Avec humour, Rachid Benzine et Ismaël Saidi conversent et décryptent le texte sacré des musulmans.
LE MONDE | | Par Jean-Pierre Stroobants (Bruxelles, Correspondant)
Le livre
C’est un petit livre qui, sans doute, va dérouter. Par le ton qu’il adopte, empreint d’un humour inhabituel dans ce genre d’entreprise. Par le couple inédit que forment ses auteurs, l’un, « Belge, musulman de culture judéo-chrétienne », qui rêve de faire naître un « islam d’Europe » et s’alarme que dans sa ville, Bruxelles, de nombreuses mosquées, protégées par une liberté de culte qui les met à l’abri des regards, diffusent un message vide, intellectuellement pauvre, décalé par rapport aux exigences d’une société moderne. Ismaël Saïdi a écrit, en 2014, Djihad, une fable tragicomique sur l’engagement de jeunes paumés dans une cause dont, en définitive, ils ignorent tous les prétendus fondements.
L’autre est un érudit, chercheur, enseignant parisien qui, d’ouvrage en ouvrage, s’emploie à remédier à l’ignorance généralisée qui entoure l’islam, à faire connaître ce qu’il pense être sa vraie nature, à déconstruire les mythes, souvent destructeurs, que véhiculent certains courants fondamentalistes. Rachid Benzine a, par ailleurs, lui aussi écrit une pièce, Lettres à Nour (2016), récit poignant de la relation tragique entre un père, qui enseigne la religion musulmane, et sa fille, partie rejoindre un combattant.
Passant par le théâtre, le chemin du gamin de Saint-Josse et celui de l’intellectuel de Trappes étaient donc appelés à se croiser. Et de quoi parlèrent-ils ? De l’islam, évidemment… A propos duquel le premier avait énormément de questions, tandis que le second possédait des réponses, puisées dans sa connaissance de l’histoire et de l’anthropologie.
« Les grands textes sacrés sont des voyageurs. Ils traversent les siècles, voire les millénaires.

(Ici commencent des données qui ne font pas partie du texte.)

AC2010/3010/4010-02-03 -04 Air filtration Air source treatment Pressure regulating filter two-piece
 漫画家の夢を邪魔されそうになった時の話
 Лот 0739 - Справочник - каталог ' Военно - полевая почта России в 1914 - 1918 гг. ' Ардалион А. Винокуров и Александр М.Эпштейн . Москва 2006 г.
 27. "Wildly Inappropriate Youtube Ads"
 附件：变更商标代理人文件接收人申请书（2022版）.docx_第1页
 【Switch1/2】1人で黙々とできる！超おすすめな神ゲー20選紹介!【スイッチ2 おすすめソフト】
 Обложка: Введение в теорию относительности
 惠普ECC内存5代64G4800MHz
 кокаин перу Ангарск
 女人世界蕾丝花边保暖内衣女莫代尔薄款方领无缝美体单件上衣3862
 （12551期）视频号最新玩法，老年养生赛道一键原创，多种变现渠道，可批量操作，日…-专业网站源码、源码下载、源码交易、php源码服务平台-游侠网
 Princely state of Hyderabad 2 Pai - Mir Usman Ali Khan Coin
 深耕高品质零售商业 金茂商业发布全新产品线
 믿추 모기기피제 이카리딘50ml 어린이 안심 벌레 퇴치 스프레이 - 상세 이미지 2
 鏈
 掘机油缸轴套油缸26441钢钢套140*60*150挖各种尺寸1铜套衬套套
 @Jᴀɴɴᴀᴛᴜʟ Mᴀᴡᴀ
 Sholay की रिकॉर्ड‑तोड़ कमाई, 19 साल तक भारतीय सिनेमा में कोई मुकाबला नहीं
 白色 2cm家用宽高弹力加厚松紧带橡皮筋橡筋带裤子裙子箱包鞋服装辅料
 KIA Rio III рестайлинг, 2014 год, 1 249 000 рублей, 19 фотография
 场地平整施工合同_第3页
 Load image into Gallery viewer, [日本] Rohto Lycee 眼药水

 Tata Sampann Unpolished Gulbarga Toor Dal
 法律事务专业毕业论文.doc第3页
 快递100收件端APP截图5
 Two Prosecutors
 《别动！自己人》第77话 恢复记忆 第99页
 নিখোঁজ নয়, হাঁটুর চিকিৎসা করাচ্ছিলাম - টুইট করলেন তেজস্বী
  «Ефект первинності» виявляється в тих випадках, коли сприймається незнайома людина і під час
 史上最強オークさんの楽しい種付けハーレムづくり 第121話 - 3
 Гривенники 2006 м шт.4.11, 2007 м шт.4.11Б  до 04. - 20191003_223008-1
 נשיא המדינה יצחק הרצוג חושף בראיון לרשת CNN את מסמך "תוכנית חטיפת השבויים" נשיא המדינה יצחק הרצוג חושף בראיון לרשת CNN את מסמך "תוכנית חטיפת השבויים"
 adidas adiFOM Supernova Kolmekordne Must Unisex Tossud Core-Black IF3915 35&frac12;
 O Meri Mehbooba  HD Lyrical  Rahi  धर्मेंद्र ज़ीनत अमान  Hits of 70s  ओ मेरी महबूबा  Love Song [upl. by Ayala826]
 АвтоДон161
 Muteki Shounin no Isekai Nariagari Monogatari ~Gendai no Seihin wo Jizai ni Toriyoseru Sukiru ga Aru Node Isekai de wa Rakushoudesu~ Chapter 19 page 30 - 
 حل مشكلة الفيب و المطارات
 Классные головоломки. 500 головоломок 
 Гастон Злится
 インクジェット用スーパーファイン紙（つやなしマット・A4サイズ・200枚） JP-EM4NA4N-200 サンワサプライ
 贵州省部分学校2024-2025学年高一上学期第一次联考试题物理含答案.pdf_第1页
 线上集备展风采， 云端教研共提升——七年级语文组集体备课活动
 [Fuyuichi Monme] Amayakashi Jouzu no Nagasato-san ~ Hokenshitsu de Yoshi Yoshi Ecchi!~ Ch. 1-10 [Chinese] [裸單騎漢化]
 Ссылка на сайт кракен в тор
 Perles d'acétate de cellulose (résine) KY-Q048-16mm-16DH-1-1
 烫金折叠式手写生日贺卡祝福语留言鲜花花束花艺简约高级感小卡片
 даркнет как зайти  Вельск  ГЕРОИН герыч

Ils deviennent alors ce que les hommes de chaque époque en font », explique-t-il lors de sa première rencontre avec celui qui se demande si, en soumettant sa femme – comme, lui a-t-on dit, le Coran l’enseigne –, il pourra, enfin, installer dans sa chambre l’écran plasma qui lui permettrait de regarder plus confortablement Netflix… Raté : le savant qu’il consulte lui parle de « mur anthropologique », de la nécessité de replacer d’abord le texte dans son époque (le VIIe siècle).
Vision critique
« Pour comprendre le Coran, il faut comprendre trois choses essentielles : le temps, le lieu, le groupe humain du Coran », explique Richard Benzine. Et, dès lors, « quand on étudie l’histoire on doit repérer ce qui fait la spécificité de chaque société et quelles sont les différences. Il ne s’agit pas de juger, de dire que c’est bien ou mal, mais d’étudier ce qui est spécifique, sans ce qu’on appelle un jugement de valeur ».